まえがきでも記載しましたが、ここは日本であり、日本の事情は確かにあるでしょう。しかしながら結論として良い事が見込まれる事については、海外から導入することを積極的に行うべきだと考えます。
これだけでは例えばお金持ちが受けさせる勉強の質に追いつけるかと言えば、正直無理があるでしょう。しかし少なくとも学校教育に関していえば、勉強の理解度に関しては結果の平等を重視すべきではないでしょうか? 肉体的な平等は望めなかったとしても、こればかりは今の教育を例えば1ヶ月ごとに完全に区切って、その中で競争させる程度しか思いつきません。しかし流石にこれは非効率であり、むしろ人と人の間には『どこかに差がある』事を学ぶ為にも、運動などに関しては結果の平等など、害悪だけだと断じます。
しかしちょっとした工夫により、それ以外の点である程度公平な学習が出来るのだとすれば、少なくともはっきりと義務教育であると定義された中学校までは、1年をいくつか(4グループ前後が良いと思います)のグループにする事で、その後の勉強(予習・復習など)するかしないかは本人や親の問題にもなるでしょうから『教育の内容の平等』を達成できるのではないでしょうか?
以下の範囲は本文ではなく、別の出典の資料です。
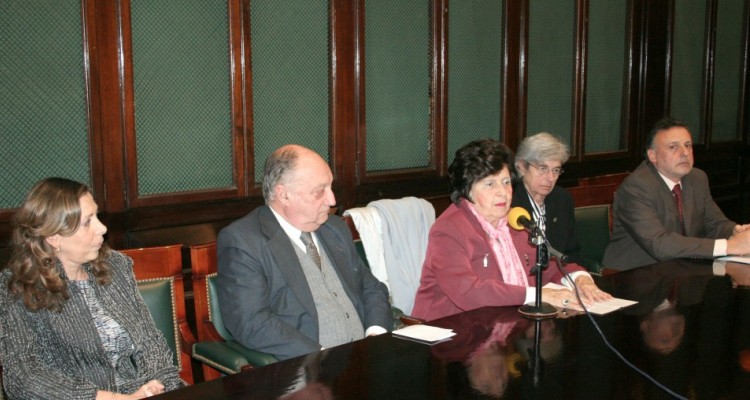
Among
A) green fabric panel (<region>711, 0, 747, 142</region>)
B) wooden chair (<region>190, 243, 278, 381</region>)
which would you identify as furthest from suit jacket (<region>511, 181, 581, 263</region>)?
green fabric panel (<region>711, 0, 747, 142</region>)

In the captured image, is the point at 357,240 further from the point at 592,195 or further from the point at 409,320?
the point at 592,195

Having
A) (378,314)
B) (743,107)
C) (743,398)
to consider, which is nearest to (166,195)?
(378,314)

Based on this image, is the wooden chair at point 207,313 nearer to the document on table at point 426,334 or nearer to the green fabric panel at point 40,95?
the document on table at point 426,334

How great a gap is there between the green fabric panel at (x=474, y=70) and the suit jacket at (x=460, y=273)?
179cm

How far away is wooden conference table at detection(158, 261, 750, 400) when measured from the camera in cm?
197

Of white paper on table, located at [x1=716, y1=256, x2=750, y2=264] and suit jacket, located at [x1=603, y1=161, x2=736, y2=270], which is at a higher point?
suit jacket, located at [x1=603, y1=161, x2=736, y2=270]

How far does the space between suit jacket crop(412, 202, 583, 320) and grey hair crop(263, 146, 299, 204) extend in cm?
63

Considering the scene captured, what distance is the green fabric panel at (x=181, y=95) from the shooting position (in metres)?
3.48

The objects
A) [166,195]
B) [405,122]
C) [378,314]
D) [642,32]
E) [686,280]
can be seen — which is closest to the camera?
[378,314]

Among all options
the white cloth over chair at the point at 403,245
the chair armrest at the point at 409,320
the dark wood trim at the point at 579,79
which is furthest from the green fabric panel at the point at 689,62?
the chair armrest at the point at 409,320

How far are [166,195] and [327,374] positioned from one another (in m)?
1.77

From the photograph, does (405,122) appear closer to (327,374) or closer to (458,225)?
(458,225)

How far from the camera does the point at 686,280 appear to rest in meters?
3.28

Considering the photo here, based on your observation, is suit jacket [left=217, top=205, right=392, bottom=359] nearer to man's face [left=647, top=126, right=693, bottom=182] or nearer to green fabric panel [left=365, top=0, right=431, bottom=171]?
green fabric panel [left=365, top=0, right=431, bottom=171]
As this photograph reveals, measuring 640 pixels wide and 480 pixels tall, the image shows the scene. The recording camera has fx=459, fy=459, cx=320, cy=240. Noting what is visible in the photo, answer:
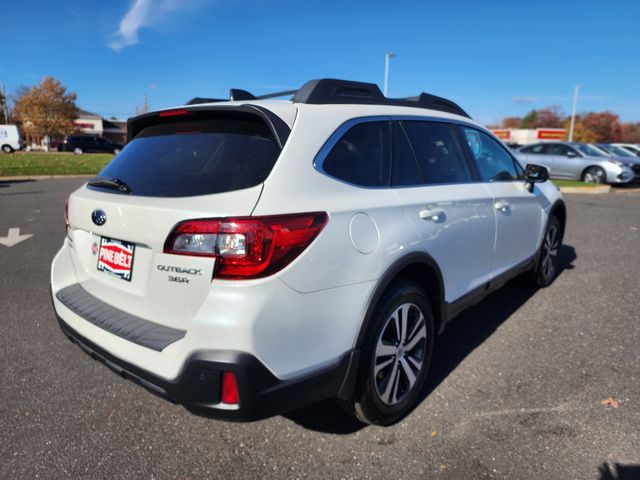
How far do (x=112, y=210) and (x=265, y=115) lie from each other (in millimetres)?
882

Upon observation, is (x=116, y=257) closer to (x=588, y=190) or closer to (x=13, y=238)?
(x=13, y=238)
無論人的、予算的な問題はあると思いますが、個人的には老人福祉を充実させるよりも、子供の福祉を充実させることの方が極めて重要であると考えるので、多少の老人福祉の予算を削ってでも、子供に対する十分な教育的福祉を充実させることが、日本にとっても有益であると私は信じますし、これに反対するという事は、子供達の将来など重要ではないと宣言しているに等しいとすら私は考えます。